Atividades propostas =
1) Responda com base no trecho sobre o Grupo Bagaceira de Teatro:
(a) Quantos anos de história o grupo completa neste ano?
(b) Como se chama a sede própria do grupo?
(c) Qual órgão executou o edital da Temporada de Arte Cearense (TAC)?
2) No trecho sobre o Grupo Bagaceira de Teatro, identifique todas as pessoas citadas na enumeração que começa com "o grupo formado por".
3) Transcreva fielmente a passagem do trecho sobre o Grupo Bagaceira de Teatro que vai de "Um edital da" até "financiadas pela medida.", incluindo esses dois limites.

Trecho do texto =
------------------------

Na Capital, exemplo da força e da amplitude das leis Aldir Blanc e Paulo Gustavo é a continuidade do Grupo Bagaceira de Teatro, que completa 25 anos de história neste ano, mas teve sua trajetória ameaçada por várias vezes por falta de investimento adequado.
Ao longo dos anos, o grupo formado por Tatiana Amorim, Isabella Cavalcanti, Ricardo Tabosa, Débora Ingrid e Rafael Martins circulou com diversos espetáculos e ganhou sede própria, a Casa da Esquina, que exigiu novas estratégias de financiamento.
O ator, diretor e produtor Ricardo Tabosa lembra que, com a Casa, veio a necessidade de participar da política de editais, bem como novos desafios e momentos de crise. Mas poucos desses seriam comparáveis à crise pandêmica, que exigiu, mais uma vez, a reinvenção do grupo, que ainda precisou processar a dolorosa perda do amigo e membro-fundador do Bagaceira, Rogério Mesquita (1979-2023).
“Teatro se faz no tempo real, no sincrônico e na presença física. O lockdown nos atingiu fortemente, como a todos os trabalhadores do teatro, com cancelamento de programações e falta de perspectiva”, relembra Ricardo.
Em 2020, com projetos cancelados e sem agendas presenciais possíveis, o grupo realizou ações independentes, como lives e oficinas on-line para arrecadar recursos, mas conseguiu se reerguer de fato após a captação de recursos por meio das leis Aldir Blanc e Paulo Gustavo.
“Tivemos alguns projetos realizados com recursos da Aldir Blanc em 2021 e 2022, que ajudaram a manter tanto o grupo quanto a nossa sede”, ressalta Ricardo. Pela Aldir Blanc municipal, o espetáculo “Interior” realizou uma temporada on-line, ao vivo, pelo Zoom. Já com recursos oriundos do Estado, o projeto “Bagatela” – que trabalhava eixos de criação, mostra e intercâmbios – foi fundamental para a manutenção da Casa da Esquina.
Os projetos só foram possíveis, destaca, porque outros coletivos de teatro se uniram em um esforço conjunto para fazer os recursos, ainda escassos, se tornarem obras de arte.
Um edital da Temporada de Arte Cearense (TAC), executado pela Secult Ceará, foi responsável por reabrir a Casa da Esquina após o isolamento social rígido, em 2022, e promover uma série de atividades, como formações, espetáculos e debates.
“Os desafios foram muitos, especialmente a limitação de recursos e a necessidade de adaptação rápida às dinâmicas de produção na pandemia. Mas, ao mesmo tempo, essas medidas emergenciais abriram caminhos para novas formas de criação e colaboração, fortalecendo ainda mais a rede de artistas parceiros”, destaca Tabosa.
Neste ano, o grupo estreou um novo espetáculo e trouxe novo fôlego à Casa da Esquina. Muito dessa força vêm de recursos da LPG, que fará com que o coletivo possa abrir, a partir deste mês, ações abertas ao público financiadas pela medida.

------------------------

Dados do exercício =
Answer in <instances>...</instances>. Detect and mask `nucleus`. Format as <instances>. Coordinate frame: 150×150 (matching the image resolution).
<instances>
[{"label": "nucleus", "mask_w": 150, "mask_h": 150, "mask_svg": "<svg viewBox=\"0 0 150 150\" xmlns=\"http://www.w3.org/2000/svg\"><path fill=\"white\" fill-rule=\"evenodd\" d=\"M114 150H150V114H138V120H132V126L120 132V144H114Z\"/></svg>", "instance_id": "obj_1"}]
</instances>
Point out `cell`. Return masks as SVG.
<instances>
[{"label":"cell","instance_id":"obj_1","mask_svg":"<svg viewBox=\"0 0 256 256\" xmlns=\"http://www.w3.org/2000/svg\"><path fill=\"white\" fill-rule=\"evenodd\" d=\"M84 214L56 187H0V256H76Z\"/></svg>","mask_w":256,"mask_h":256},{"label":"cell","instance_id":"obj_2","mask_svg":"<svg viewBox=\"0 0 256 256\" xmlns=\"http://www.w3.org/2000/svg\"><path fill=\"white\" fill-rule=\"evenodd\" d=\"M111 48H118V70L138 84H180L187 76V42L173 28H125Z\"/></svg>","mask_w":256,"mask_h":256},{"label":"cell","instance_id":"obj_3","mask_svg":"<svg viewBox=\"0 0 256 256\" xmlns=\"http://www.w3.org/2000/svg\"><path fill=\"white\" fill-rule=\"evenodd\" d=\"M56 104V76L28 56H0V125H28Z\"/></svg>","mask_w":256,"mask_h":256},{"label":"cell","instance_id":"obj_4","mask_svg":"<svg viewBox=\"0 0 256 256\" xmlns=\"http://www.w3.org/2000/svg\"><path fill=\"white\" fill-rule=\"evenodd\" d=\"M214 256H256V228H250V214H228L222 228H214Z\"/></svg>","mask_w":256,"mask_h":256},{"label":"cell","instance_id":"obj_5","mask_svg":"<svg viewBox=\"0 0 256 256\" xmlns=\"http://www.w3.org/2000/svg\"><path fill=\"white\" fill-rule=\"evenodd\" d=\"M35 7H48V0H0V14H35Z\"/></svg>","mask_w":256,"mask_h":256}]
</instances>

------------------------

Respostas =
1)
(a) 25 anos.
(b) Casa da Esquina.
(c) A Secult Ceará.

2) Tatiana Amorim, Isabella Cavalcanti, Ricardo Tabosa, Débora Ingrid e Rafael Martins.

3)
Um edital da Temporada de Arte Cearense (TAC), executado pela Secult Ceará, foi responsável por reabrir a Casa da Esquina após o isolamento social rígido, em 2022, e promover uma série de atividades, como formações, espetáculos e debates.
“Os desafios foram muitos, especialmente a limitação de recursos e a necessidade de adaptação rápida às dinâmicas de produção na pandemia. Mas, ao mesmo tempo, essas medidas emergenciais abriram caminhos para novas formas de criação e colaboração, fortalecendo ainda mais a rede de artistas parceiros”, destaca Tabosa.
Neste ano, o grupo estreou um novo espetáculo e trouxe novo fôlego à Casa da Esquina. Muito dessa força vêm de recursos da LPG, que fará com que o coletivo possa abrir, a partir deste mês, ações abertas ao público financiadas pela medida.